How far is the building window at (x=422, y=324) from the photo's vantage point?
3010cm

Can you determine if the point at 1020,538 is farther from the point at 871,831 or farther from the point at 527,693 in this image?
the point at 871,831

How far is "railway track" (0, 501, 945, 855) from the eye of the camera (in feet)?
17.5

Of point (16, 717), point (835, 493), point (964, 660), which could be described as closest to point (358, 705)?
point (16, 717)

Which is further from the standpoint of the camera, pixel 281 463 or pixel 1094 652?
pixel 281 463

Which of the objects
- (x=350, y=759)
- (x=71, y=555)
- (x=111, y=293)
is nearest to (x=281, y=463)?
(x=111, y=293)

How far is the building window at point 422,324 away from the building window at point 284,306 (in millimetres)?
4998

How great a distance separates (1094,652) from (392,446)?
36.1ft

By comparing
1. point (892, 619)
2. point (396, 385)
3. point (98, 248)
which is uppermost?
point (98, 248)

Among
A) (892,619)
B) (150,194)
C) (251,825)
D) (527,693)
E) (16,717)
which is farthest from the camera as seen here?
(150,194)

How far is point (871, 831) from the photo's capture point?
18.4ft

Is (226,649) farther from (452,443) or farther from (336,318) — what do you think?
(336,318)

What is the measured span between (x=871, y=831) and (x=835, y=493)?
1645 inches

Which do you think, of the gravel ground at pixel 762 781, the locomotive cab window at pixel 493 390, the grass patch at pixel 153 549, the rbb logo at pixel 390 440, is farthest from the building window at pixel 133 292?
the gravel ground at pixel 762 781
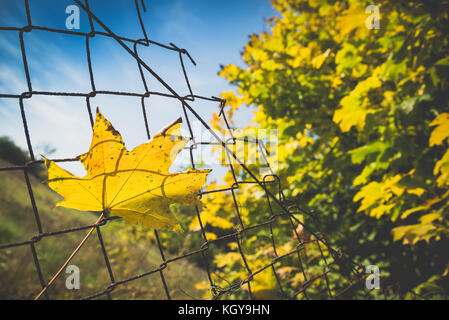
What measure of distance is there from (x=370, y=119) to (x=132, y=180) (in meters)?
1.78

####

▶ [Short exercise] Put every line of the material above into a JSON list of strings, one string per line, and skip blank lines. Leave the pictures out.

▶ [The solution]
[
  "How far is the building window at (x=422, y=324) from the photo's vantage point?",
  "3010cm",
  "Can you determine if the point at 1020,538 is farther from the point at 871,831 or farther from the point at 527,693 in this image?",
  "the point at 871,831",
  "How far is \"railway track\" (0, 501, 945, 855) from the eye of the camera (in feet)?",
  "17.5",
  "Of point (16, 717), point (835, 493), point (964, 660), which could be described as closest to point (358, 705)?",
  "point (16, 717)",
  "Which is further from the standpoint of the camera, pixel 281 463 or pixel 1094 652?",
  "pixel 281 463",
  "Which of the objects",
  "- (x=350, y=759)",
  "- (x=71, y=555)",
  "- (x=111, y=293)",
  "is nearest to (x=281, y=463)?",
  "(x=111, y=293)",
  "How far is the building window at point 422,324 away from the building window at point 284,306 (in millimetres)?",
  "4998",
  "How great a distance separates (1094,652) from (392,446)?",
  "36.1ft",
  "By comparing",
  "1. point (892, 619)",
  "2. point (396, 385)",
  "3. point (98, 248)",
  "which is uppermost?",
  "point (98, 248)",
  "Among",
  "A) (892,619)",
  "B) (150,194)",
  "C) (251,825)",
  "D) (527,693)",
  "E) (16,717)",
  "which is farthest from the camera as seen here?",
  "(150,194)",
  "How far is point (871, 831) from the photo's capture point?",
  "18.4ft",
  "Is (226,649) farther from (452,443) or farther from (336,318) — what do you think?",
  "(336,318)",
  "What is the measured span between (x=871, y=831) and (x=835, y=493)?",
  "1645 inches",
  "Which do you think, of the gravel ground at pixel 762 781, the locomotive cab window at pixel 493 390, the grass patch at pixel 153 549, the rbb logo at pixel 390 440, is farthest from the building window at pixel 133 292?",
  "the gravel ground at pixel 762 781",
  "What measure of distance is there from (x=370, y=119) to (x=132, y=180) (in meters)?",
  "1.78"
]